Варя подумала-подумала и решила: ладно. Почитает. В самом деле, что она теряет-то? Прочтет за пару дней и приобретет личный опыт. Может быть.
Да и со Степаном будет о чем поговорить. Упомянет так, между делом, — мол, читала в одной книге… Пусть знает, что и в Междуреченске люди не лаптем щи хлебают.
С такими благими намерениями Варя и явилась в библиотеку. Вошла тихохонько — по радио передавали хорошую песню про черного кота. Песня эта была смешная и зажигательная, под нее и танцевалось весело, и работа спорилась.
Маша, думая, что в библиотеке она одна… танцевала.
Варя в изумлении замерла у входа. Серьезную, сдержанную Машу она такой никогда не видела. Маша всегда выглядела старше своих лет. Красивой — это несомненно, но уже не очень молодой. Лет двадцати пяти, может быть. (В представлении Вари после двадцати уже наступает глубокая старость.)
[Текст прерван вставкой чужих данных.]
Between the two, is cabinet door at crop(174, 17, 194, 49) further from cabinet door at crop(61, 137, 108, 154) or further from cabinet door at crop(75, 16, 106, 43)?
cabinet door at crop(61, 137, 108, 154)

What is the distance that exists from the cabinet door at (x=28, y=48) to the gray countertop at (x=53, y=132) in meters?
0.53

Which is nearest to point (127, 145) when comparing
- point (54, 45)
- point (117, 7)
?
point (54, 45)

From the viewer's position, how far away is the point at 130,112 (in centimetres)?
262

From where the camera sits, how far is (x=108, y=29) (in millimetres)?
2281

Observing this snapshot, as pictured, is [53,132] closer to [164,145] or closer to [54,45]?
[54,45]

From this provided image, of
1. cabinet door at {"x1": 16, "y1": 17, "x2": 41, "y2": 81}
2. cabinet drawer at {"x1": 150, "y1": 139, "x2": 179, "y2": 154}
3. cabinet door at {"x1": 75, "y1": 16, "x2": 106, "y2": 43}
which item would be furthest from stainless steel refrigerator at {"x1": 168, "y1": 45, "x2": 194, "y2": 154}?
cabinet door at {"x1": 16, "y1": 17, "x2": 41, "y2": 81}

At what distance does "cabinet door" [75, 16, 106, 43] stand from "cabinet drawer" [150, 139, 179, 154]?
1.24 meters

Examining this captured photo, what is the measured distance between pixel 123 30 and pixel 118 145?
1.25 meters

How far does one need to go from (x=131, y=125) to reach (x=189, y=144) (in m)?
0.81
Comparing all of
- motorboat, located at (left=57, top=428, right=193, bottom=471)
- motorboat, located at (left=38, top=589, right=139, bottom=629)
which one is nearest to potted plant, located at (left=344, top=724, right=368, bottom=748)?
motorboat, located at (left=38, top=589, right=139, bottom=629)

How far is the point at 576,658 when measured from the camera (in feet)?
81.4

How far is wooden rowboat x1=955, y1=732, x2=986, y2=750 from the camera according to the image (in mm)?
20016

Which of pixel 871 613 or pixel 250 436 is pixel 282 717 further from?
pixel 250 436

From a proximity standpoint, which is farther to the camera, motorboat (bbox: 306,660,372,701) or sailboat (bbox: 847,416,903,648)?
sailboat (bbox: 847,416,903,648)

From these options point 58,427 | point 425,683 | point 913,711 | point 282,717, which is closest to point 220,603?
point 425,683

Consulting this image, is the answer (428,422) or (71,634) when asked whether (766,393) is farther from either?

А тут Маша раскраснелась, глаза ее заблестели, и отплясывала она… ой-ой-ой!.. Просто как артистка, одно слово. Да еще и подпевала.
Наконец Варя не выдержала:
— Ой, Маша!.. Ты почему на танцы не ходишь? Тебе же там проходу не дадут!
Ничего более лестного ей не пришло в голову. Варя гордилась своей красотой и популярностью. Она не слишком преувеличивала, когда расписывала Степану длинную вереницу своих поклонников. Но Маша… Маша, пожалуй, могла бы ее затмить.
Щедрая душа, Варвара готова была с нею делиться. Парней на всех хватит. В Междуреченске их втрое больше, чем девок, выбор есть. И все равно мужское внимание радует. И нервы щекочет, и волнует, и веселит. Как будто пузырики в крови вскипают, точно в лимонаде.